Design and Construction, Green Building, Sustainability/Business Continuity

New Final Rule Puts Federal Buildings on Path to Net Zero

The U.S. Department of Energy (DOE) announced that it has delivered on Congress’ mandate to cut emissions from new or newly renovated federal buildings through the Clean Energy for New Federal Buildings and Major Renovations of Federal Buildings Rule.

By meeting the requirements of the rule, federal buildings will reduce pollution, improve air quality, create good-paying jobs, and take advantage of cost savings from using more energy-efficient equipment, according to the DOE. These measures will help advance the adoption of cleaner, more efficient technologies for buildings that will lead the way to achieving President Joe Biden’s Federal Sustainability Plan goal of net-zero emissions from all federal buildings by 2045.  

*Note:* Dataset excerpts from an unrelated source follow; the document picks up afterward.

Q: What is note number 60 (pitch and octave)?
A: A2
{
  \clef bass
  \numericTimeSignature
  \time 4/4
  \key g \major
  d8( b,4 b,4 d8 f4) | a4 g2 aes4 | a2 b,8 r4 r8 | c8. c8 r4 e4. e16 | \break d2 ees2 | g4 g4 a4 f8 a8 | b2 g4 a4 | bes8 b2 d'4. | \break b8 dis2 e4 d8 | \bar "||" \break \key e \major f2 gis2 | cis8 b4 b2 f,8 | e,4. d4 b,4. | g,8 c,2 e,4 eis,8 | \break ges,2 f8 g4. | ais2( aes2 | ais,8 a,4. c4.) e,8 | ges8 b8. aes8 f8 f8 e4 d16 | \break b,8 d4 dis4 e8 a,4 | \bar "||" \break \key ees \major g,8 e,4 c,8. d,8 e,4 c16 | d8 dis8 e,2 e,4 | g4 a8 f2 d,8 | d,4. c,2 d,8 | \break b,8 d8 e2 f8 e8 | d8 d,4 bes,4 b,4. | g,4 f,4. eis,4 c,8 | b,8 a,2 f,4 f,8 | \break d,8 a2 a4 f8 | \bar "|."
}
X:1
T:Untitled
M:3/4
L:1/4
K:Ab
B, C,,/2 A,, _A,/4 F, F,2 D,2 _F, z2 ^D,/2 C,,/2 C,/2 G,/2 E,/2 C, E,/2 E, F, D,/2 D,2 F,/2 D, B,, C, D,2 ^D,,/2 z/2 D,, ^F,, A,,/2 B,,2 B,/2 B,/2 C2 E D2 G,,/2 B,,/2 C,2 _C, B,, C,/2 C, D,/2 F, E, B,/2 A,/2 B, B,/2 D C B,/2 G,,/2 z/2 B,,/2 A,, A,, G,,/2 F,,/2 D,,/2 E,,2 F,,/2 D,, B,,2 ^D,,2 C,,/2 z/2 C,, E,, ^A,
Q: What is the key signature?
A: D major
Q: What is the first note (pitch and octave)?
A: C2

“The Biden-Harris administration is practicing what we preach. Just as we are helping households and businesses across the nation save money by saving energy, we are doing the same in our own federal buildings,” said U.S. Secretary of Energy Jennifer M. Granholm. 

White House Council on Environmental Quality Chair Brenda Mallory added, “President Biden has charged the federal government to lead by example by transforming its footprint of over 300,000 buildings to be more energy efficient and climate resilient, which means cleaner air and safer communities across the country.”

This rule, which implements the Energy Independence and Security Act (EISA) of 2007, requires federal agencies to phase out fossil fuel usage in new federal building construction or major renovation by achieving a 90% reduction in fossil fuel use for new projects started between fiscal years 2025 and 2029 and completely eliminating on-site fossil fuel usage in new projects beginning in 2030.  

The DOE estimates that over the next 30 years, the new rule will reduce carbon emissions from federal buildings by 2 million metric tons and methane emissions by 16 thousand tons—an amount roughly equivalent to the emissions generated by nearly 310,000 homes in one year—while also reducing infrastructure costs.  

The final rule—in conjunction with Executive Order 14057 and other Federal Sustainability Plan actions, including the Federal Building Performance Standard—strengthens progress to achieve net-zero emissions in federal buildings by 2045 by eliminating on-site fossil fuel emissions, also known as Scope 1 emissions. The DOE’s Federal Energy Management Program (FEMP) will issue supplemental guidance that provides agencies with pathways for compliance.